Além disso, a empresa deve revisar cada caso individualmente. Mesmo em uma dispensa coletiva, cada trabalhador pode possuir direitos e situações específicas.
Erros que podem transformar a demissão coletiva em litígio
Um dos erros mais graves ocorre quando a empresa inclui trabalhadores com estabilidade sem uma análise prévia.
Por exemplo, uma construtora pode incluir uma empregada gestante na lista de desligamentos. Nesse caso, a Justiça poderá determinar sua reintegração. Além disso, a empresa poderá responder por danos morais e enfrentar questionamentos sobre os critérios adotados.
Outro erro comum consiste em comunicar o sindicato apenas para cumprir uma formalidade. Se a empresa já tiver definido todos os desligamentos, o diálogo poderá parecer apenas aparente.
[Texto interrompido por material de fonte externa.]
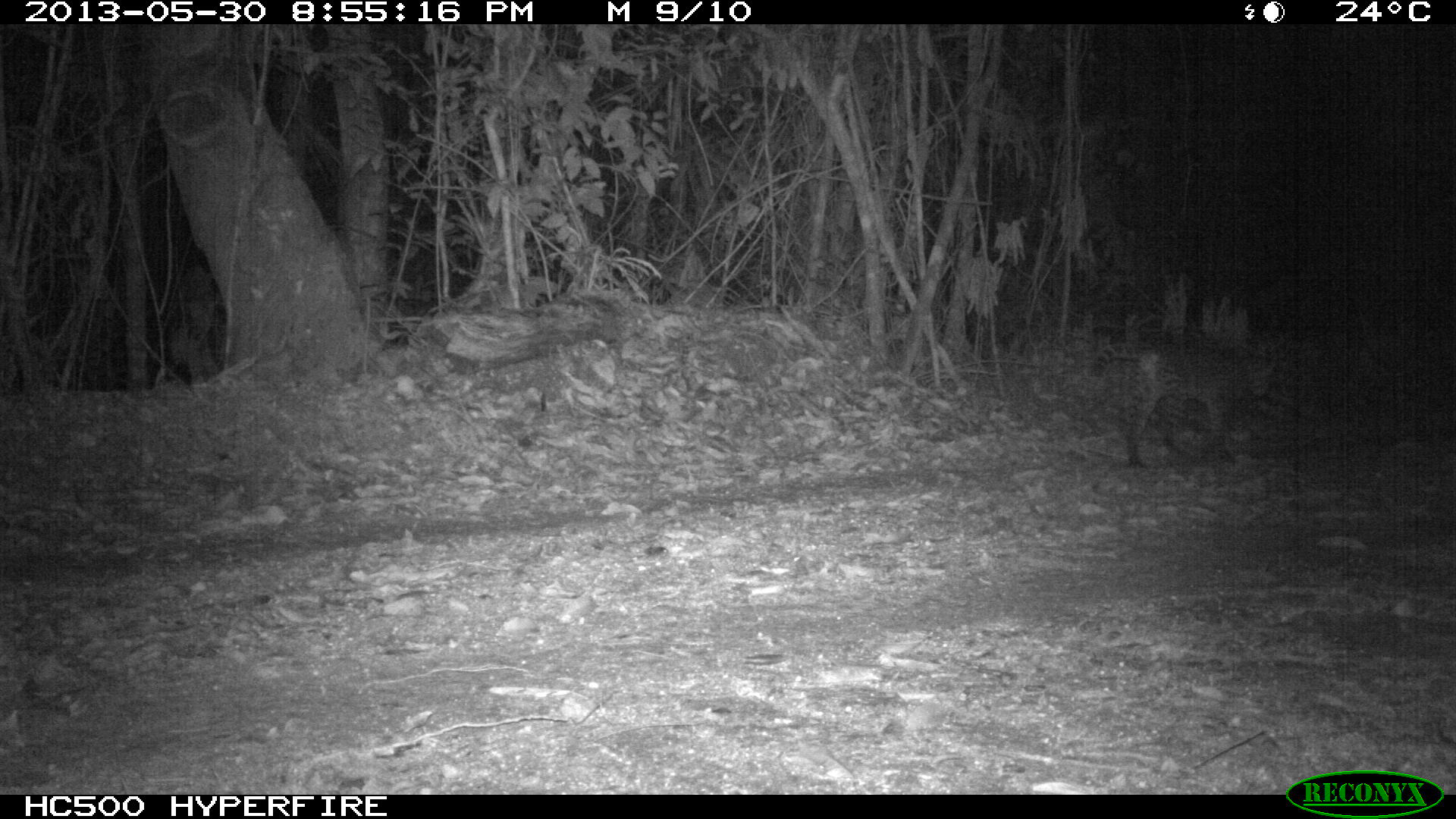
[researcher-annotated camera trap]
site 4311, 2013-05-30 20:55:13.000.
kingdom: Animalia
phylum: Chordata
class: Mammalia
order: Carnivora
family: Felidae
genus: Leopardus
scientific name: Leopardus pardalis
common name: ocelot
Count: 1.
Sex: female.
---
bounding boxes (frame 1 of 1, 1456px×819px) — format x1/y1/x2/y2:
leopardus pardalis: 1077/329/1276/471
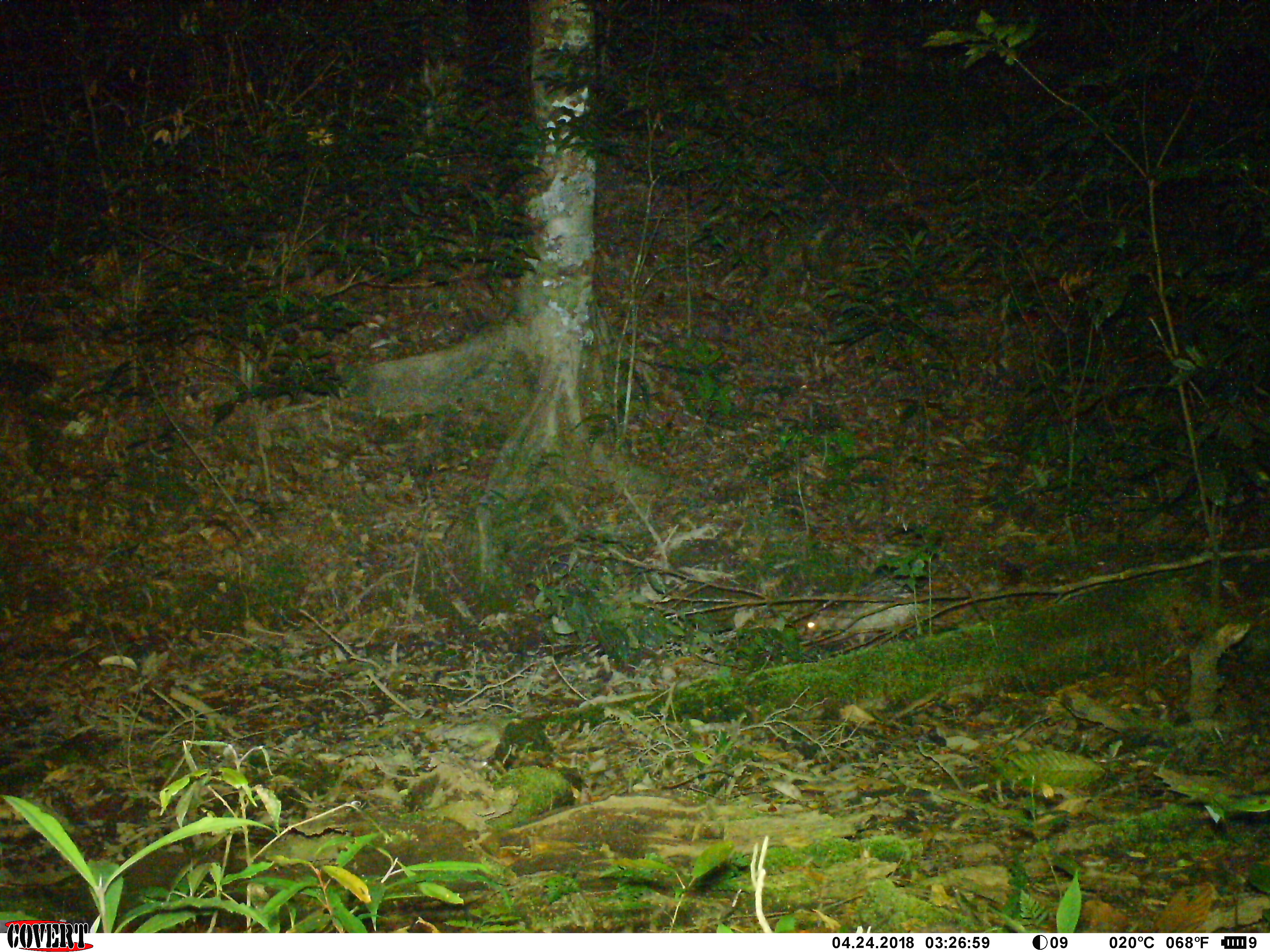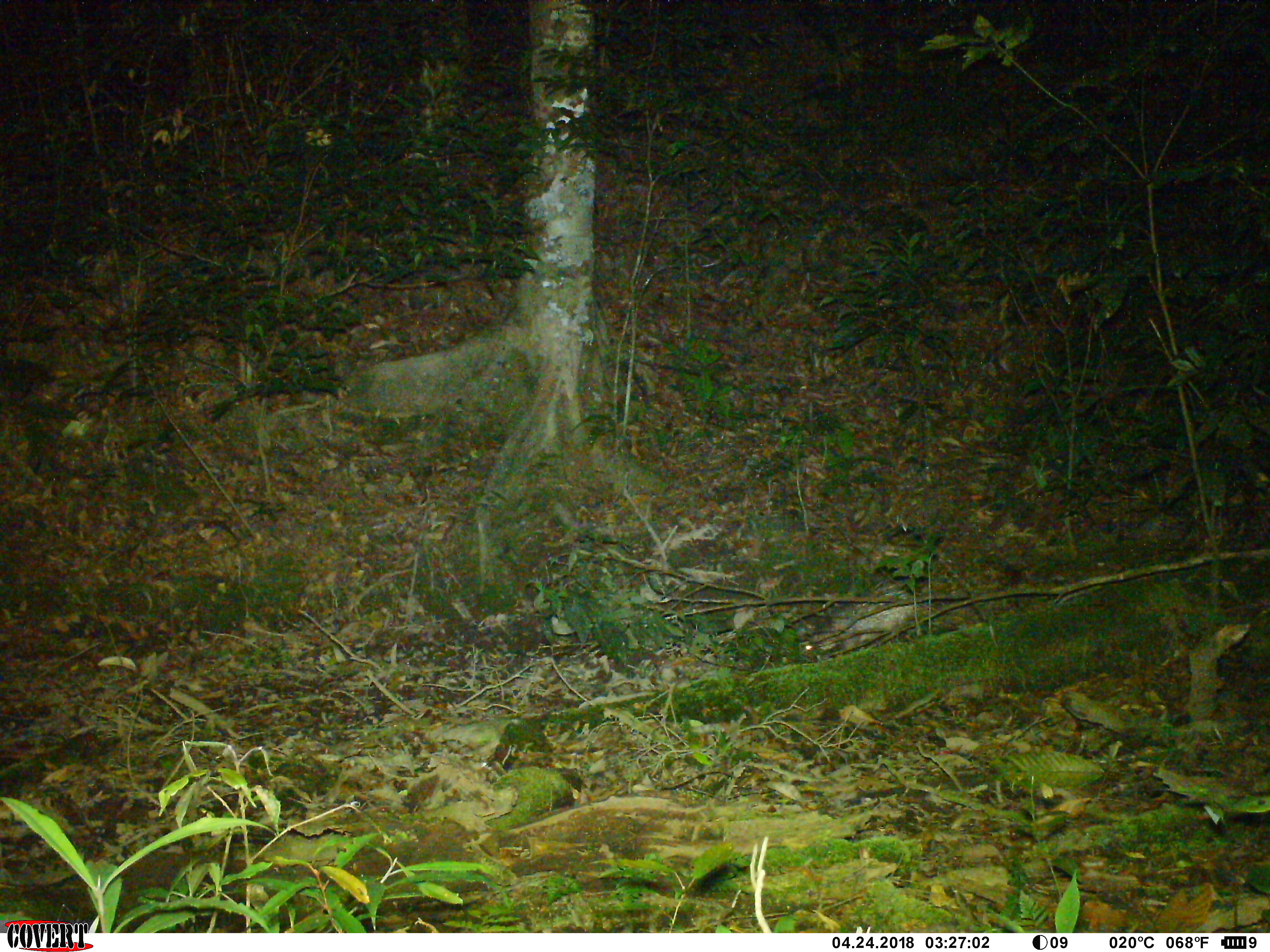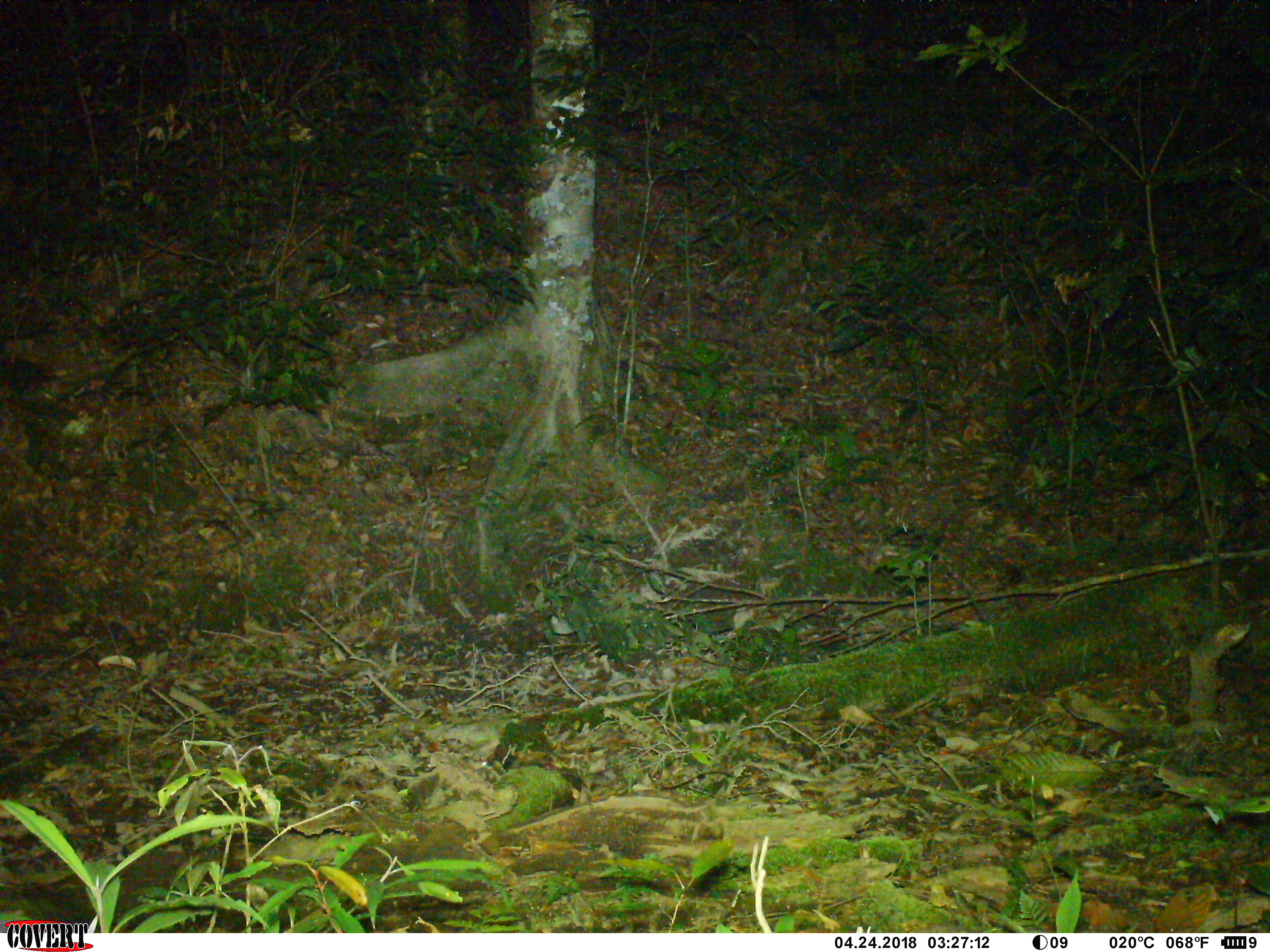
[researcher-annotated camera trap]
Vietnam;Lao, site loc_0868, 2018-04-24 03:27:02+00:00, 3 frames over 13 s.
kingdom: Animalia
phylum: Chordata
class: Mammalia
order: Rodentia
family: Hystricidae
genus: Atherurus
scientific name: Atherurus macrourus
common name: asiatic brush-tailed porcupine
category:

A empresa também deve evitar critérios discriminatórios. Por exemplo, dispensar apenas trabalhadores acima de determinada idade pode gerar questionamentos e ações judiciais.
Além disso, erros nos cálculos rescisórios podem produzir várias reclamações individuais. Por isso, a empresa precisa revisar férias, aviso-prévio, FGTS, adicionais, comissões e demais verbas.
A forma de comunicação também exige cuidado. Em determinado caso no setor de telecomunicações, uma empresa comunicou dispensas coletivas por videoconferência, sem contato individual. O episódio gerou forte repercussão e pedidos de indenização.
Portanto, a empresa deve comunicar cada desligamento com respeito, clareza e cuidado.
Conclusão
A demissão coletiva pode ocorrer com segurança jurídica quando a empresa planeja todas as etapas.
Para isso, deve envolver previamente o sindicato, estabelecer critérios objetivos, verificar estabilidades e calcular corretamente as rescisões.
Além disso, a empresa precisa documentar todo o procedimento. Quanto mais transparente e organizado for o processo, menor será o risco de ações individuais e coletivas.
Por outro lado, uma condução apressada pode multiplicar o passivo pelo número de trabalhadores atingidos.